--- start RECORDED DATA ---

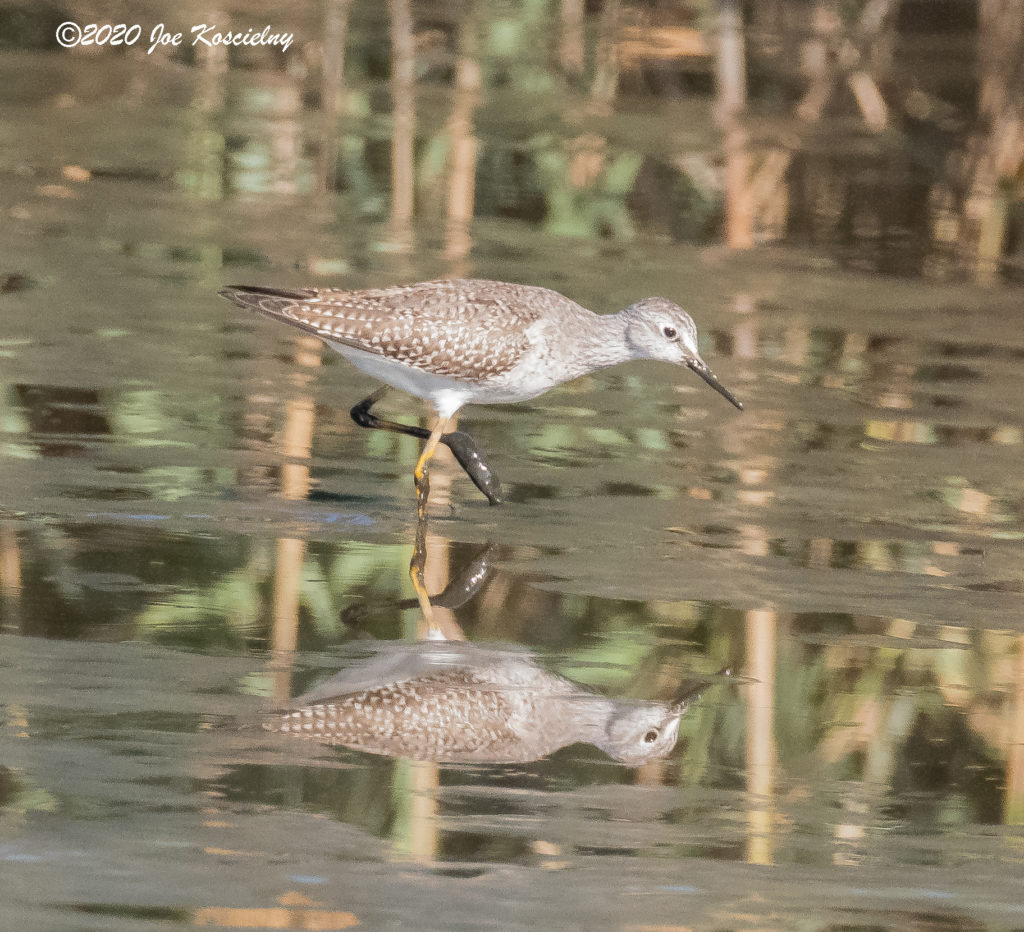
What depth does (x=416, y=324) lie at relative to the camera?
880 centimetres

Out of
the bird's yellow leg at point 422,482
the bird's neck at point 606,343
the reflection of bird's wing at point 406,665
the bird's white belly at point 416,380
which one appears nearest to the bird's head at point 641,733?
the reflection of bird's wing at point 406,665

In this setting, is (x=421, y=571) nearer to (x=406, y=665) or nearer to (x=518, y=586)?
(x=518, y=586)

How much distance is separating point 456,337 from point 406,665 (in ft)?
7.72

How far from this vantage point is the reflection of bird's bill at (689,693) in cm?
666

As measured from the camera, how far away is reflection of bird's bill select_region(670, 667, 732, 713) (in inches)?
262

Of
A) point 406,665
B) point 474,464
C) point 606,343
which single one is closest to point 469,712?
point 406,665

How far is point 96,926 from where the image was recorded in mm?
4867

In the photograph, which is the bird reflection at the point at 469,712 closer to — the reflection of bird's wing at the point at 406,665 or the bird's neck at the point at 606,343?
the reflection of bird's wing at the point at 406,665

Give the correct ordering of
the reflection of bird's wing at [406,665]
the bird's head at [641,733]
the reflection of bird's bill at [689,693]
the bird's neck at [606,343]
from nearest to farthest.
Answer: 1. the bird's head at [641,733]
2. the reflection of bird's wing at [406,665]
3. the reflection of bird's bill at [689,693]
4. the bird's neck at [606,343]

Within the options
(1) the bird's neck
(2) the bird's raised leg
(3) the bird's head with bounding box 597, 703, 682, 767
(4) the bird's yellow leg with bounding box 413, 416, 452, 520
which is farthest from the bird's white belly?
(3) the bird's head with bounding box 597, 703, 682, 767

--- end RECORDED DATA ---

Rewrite the material starting at the line containing "How much distance" and ending at the end of the material, with "farthest" replaced by "furthest" and nothing else changed.

* [EXERCISE RESULT]:
How much distance is separating point 456,337 from point 406,665 (in ft)?
7.72

How far from this vantage point is the reflection of bird's bill at (689,693) in cm?
666

As measured from the camera, how far away is reflection of bird's bill select_region(670, 667, 732, 713) (in inches)?
262

Of
A) point 406,665
B) point 474,464
C) point 606,343
which single one is closest to point 469,712?
point 406,665

How far is point 96,926 from where the image was recorded in mm?
4867

In the photograph, which is the bird reflection at the point at 469,712 closer to — the reflection of bird's wing at the point at 406,665 or the bird's neck at the point at 606,343?
the reflection of bird's wing at the point at 406,665

Give the correct ordering of
the reflection of bird's wing at [406,665]
the bird's head at [641,733]
the reflection of bird's bill at [689,693]
the bird's neck at [606,343]
from nearest to furthest.
Answer: 1. the bird's head at [641,733]
2. the reflection of bird's wing at [406,665]
3. the reflection of bird's bill at [689,693]
4. the bird's neck at [606,343]

Within the options
(1) the bird's neck
(2) the bird's raised leg
(3) the bird's head with bounding box 597, 703, 682, 767
(4) the bird's yellow leg with bounding box 413, 416, 452, 520
which is furthest from the bird's white belly?
(3) the bird's head with bounding box 597, 703, 682, 767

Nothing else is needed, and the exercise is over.